PRIA Publishes Best Practices for Certifying Copies for Land Records

May 5, 2016

The Board of Directors of the Property Records Industry Association (PRIA) in April approved publication of a paper titled “Best Practices for Certifying Copies for Land Records.”

The paper focuses on best practices for certified copies for land records. PRIA acknowledges that there may be additional and different issues related to certifying documents that are contained in other government offices. The best practices are limited to the recording of documents.

“It is incredibly important to be engaged in PRIA’s efforts to promote understanding and uniformity in recording,” said Brian Ernissee, director of document completion at Nationwide Title Clearing and co-chair of PRIA’s Certified Copies Work Group. “These Best Practices are the result of PRIA members from both the government and business sectors bringing their collective knowledge and experience to the wider discussion of how best to advise stakeholders on practices that can work for everyone.”
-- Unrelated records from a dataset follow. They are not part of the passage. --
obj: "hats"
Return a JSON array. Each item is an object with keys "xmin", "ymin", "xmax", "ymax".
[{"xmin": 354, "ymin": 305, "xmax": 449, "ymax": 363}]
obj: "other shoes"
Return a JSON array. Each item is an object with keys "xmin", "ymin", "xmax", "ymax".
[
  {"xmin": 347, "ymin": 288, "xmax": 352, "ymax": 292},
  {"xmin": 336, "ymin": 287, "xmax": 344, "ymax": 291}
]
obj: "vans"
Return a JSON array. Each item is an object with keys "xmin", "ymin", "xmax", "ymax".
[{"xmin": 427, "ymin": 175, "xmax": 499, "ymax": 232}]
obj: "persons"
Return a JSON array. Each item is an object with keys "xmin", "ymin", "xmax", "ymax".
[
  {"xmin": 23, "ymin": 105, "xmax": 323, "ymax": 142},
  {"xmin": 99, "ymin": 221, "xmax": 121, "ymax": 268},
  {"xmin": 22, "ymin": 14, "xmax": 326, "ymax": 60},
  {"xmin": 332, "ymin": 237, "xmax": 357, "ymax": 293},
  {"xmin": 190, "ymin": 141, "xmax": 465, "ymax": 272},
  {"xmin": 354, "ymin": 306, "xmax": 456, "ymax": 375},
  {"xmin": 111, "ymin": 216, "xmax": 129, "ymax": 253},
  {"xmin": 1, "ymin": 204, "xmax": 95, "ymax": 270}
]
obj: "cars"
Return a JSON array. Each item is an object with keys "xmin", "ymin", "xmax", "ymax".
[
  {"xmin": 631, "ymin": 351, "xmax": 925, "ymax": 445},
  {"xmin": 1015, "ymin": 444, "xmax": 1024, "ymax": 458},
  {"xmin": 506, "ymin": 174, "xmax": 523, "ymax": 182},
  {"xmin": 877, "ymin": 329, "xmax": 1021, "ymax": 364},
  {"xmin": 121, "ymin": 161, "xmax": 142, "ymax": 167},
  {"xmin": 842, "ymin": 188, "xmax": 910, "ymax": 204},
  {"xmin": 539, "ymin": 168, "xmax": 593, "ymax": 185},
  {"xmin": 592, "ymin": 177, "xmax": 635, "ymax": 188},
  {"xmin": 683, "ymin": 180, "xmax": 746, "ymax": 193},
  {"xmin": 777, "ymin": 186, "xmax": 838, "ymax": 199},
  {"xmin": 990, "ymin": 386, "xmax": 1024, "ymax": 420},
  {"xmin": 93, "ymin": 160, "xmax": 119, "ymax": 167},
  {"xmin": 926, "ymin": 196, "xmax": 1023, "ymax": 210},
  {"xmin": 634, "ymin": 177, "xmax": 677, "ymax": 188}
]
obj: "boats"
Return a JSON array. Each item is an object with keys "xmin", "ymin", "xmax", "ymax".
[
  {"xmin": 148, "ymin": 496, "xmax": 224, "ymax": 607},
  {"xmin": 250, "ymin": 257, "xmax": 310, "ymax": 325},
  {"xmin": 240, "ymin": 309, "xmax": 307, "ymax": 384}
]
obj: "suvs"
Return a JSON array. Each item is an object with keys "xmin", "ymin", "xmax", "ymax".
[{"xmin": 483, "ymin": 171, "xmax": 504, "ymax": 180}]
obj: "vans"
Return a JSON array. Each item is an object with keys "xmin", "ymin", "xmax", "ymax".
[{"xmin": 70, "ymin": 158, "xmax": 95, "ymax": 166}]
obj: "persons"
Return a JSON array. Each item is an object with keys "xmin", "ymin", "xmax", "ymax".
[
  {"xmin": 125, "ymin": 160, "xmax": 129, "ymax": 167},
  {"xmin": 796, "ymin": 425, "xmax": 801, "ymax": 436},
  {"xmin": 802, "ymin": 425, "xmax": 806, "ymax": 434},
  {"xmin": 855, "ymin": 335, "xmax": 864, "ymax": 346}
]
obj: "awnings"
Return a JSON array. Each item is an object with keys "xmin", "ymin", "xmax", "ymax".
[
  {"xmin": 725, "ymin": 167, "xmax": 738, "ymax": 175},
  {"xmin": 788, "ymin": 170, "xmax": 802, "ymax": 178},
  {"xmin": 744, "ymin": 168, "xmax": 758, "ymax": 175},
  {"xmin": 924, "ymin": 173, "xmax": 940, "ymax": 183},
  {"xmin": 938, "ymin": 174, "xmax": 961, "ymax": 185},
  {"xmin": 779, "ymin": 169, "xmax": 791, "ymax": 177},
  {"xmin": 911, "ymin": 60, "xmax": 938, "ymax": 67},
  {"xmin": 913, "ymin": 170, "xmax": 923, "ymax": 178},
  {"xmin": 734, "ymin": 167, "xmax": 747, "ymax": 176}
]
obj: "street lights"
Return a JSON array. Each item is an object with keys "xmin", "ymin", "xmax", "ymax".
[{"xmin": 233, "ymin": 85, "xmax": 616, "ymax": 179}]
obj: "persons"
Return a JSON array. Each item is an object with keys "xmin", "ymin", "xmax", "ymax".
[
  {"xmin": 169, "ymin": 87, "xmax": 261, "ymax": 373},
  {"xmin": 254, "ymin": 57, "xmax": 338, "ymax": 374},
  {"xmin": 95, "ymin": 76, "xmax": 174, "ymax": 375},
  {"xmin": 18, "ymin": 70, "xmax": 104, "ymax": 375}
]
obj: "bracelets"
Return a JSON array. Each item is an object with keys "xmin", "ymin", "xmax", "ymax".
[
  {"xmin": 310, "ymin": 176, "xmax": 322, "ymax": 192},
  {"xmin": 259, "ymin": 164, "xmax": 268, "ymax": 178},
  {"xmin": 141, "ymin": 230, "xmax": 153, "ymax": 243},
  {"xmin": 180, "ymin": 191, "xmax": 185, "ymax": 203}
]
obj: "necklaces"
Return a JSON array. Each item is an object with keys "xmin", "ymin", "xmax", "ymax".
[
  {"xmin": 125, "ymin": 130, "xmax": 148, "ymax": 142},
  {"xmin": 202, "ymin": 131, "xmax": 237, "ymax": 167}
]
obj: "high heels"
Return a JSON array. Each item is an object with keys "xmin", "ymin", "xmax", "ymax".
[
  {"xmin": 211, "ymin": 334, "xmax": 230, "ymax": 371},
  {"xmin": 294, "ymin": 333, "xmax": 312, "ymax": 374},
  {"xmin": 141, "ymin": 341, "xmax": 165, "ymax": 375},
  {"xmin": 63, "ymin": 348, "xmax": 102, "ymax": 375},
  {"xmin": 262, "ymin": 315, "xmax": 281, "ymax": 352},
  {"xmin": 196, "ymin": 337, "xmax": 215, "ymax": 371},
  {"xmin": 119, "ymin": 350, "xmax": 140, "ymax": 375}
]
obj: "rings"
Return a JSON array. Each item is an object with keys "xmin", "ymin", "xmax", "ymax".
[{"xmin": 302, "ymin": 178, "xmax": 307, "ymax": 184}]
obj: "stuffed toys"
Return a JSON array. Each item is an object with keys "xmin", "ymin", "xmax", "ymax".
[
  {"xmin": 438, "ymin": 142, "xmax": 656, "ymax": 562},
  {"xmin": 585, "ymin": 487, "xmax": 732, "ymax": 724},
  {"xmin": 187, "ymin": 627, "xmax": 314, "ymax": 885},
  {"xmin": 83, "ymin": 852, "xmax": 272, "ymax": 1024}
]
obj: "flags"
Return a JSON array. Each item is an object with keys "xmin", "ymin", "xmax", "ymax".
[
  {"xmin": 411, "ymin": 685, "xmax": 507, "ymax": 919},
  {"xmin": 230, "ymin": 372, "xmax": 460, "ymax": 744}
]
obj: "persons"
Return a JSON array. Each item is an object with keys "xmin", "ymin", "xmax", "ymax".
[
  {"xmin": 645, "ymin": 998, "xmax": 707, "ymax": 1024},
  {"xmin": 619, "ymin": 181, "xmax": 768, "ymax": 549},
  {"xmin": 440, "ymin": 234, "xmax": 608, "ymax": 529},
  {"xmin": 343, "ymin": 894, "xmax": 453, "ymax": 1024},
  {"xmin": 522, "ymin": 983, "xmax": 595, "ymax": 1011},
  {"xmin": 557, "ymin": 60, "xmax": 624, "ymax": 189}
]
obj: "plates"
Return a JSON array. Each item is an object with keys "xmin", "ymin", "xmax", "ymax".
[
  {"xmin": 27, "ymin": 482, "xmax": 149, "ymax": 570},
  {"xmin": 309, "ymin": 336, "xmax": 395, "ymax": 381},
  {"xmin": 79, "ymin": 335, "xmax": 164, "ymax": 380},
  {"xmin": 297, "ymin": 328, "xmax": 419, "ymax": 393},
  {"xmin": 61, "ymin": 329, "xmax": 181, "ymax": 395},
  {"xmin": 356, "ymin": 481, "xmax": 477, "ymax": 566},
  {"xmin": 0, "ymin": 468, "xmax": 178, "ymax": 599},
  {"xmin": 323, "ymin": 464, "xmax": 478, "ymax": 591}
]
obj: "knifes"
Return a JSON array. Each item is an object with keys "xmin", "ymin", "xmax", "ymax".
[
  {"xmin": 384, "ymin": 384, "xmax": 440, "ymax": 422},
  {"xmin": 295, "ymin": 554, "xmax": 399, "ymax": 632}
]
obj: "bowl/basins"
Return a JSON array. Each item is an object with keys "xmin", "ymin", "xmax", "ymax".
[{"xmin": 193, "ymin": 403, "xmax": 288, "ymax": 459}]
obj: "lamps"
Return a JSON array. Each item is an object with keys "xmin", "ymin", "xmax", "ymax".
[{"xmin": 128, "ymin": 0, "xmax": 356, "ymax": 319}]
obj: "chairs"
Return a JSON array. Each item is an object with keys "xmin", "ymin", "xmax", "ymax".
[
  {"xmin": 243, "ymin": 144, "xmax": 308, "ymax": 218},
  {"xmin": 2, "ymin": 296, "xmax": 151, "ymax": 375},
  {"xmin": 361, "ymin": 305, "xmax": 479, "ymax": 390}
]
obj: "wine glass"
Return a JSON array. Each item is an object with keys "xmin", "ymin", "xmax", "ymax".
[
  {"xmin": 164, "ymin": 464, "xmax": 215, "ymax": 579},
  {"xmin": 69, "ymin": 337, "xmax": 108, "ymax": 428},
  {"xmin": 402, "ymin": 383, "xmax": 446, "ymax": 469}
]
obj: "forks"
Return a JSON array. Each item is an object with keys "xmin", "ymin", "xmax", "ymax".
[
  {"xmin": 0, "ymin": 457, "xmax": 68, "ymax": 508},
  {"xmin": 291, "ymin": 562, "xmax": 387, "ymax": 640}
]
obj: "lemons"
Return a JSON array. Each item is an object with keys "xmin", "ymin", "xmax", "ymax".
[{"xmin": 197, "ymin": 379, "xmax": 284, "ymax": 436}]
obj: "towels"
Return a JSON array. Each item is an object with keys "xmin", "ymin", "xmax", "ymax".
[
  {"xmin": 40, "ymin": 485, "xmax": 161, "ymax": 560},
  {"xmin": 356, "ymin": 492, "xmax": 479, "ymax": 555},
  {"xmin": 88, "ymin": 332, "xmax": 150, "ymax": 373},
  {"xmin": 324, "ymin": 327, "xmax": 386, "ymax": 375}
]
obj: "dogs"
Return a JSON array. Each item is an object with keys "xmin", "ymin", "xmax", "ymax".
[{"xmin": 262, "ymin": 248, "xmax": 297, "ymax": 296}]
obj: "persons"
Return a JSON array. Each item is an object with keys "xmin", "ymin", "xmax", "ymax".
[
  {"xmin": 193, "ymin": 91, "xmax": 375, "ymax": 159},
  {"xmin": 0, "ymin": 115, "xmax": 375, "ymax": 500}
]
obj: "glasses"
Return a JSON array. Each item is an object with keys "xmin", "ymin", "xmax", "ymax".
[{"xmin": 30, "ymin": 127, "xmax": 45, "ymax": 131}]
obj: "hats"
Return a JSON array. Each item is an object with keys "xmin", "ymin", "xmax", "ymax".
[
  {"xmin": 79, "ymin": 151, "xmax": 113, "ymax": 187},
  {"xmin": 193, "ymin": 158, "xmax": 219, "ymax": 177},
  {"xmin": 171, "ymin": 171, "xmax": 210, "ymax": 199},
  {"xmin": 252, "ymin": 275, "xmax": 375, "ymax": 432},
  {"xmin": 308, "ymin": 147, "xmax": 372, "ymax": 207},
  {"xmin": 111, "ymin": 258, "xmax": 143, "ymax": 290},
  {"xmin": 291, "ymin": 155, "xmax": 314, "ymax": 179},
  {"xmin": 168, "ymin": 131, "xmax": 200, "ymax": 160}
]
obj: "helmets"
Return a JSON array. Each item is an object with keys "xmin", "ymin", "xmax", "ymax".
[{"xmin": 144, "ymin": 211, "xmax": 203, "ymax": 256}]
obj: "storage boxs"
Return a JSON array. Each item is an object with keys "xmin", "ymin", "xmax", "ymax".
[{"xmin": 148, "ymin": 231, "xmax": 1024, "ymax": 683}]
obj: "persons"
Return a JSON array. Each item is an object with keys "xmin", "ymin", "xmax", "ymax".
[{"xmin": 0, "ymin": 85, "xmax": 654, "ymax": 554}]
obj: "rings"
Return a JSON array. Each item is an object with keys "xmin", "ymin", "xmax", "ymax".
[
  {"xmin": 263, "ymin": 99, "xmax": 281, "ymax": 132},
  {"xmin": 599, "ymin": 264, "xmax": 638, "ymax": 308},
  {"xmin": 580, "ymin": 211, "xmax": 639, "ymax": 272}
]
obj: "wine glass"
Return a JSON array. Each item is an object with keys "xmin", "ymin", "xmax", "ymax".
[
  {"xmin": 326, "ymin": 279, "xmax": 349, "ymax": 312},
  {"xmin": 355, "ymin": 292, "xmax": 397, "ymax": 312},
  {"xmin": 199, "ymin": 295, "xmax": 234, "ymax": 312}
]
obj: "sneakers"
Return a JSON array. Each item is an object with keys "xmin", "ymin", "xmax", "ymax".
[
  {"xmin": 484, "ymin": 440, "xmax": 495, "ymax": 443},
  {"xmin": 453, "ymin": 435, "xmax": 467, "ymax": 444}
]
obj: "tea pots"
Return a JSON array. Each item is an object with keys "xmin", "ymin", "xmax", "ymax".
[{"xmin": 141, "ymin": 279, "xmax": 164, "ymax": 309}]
Joyce Watts, clerk-register for Allegan Co, Mich., and government sector co-chair of the Certified Copies Work Group, added, “Having clear, concise standards for production of certified copies is beneficial to recorders PRIA is recognized as the leading resource for the property records industry. In providing assurance the copies they produce for customers will address title clearance issues. Standardization of practices benefits our offices, our records and our customers.”

PRIA’s Best Practices for Certifying Copies

  1. A certified copy should contain a certification stamp that includes the following attributes to indicate that it is indeed certified:
    • Signature of authorized person in the Recorder’s Office
    • Jurisdiction seal
    • Jurisdiction and state identification
    • Date of certification
    • Number of pages the document contains
    • Certification statement, for example, “I hereby affirm that this document is a true certified copy of the document recorded in the land records of ABC County…”
  2. Only entire or complete documents should be certified.
  3. The certification stamp or raised seal should be placed on the last page of the document.
  4. The certification mark should be distinct and easily identifiable from the document text.
  5. Jurisdictions are encouraged to provide a method to verify that the certification is valid.

While statutory language could not be found to define the content of a certification, PRIA acknowledged that the practice of making and sending certified copies is well-established. PRIA said the paper exists to define content and best practices so that movement towards a national consistency will evolve.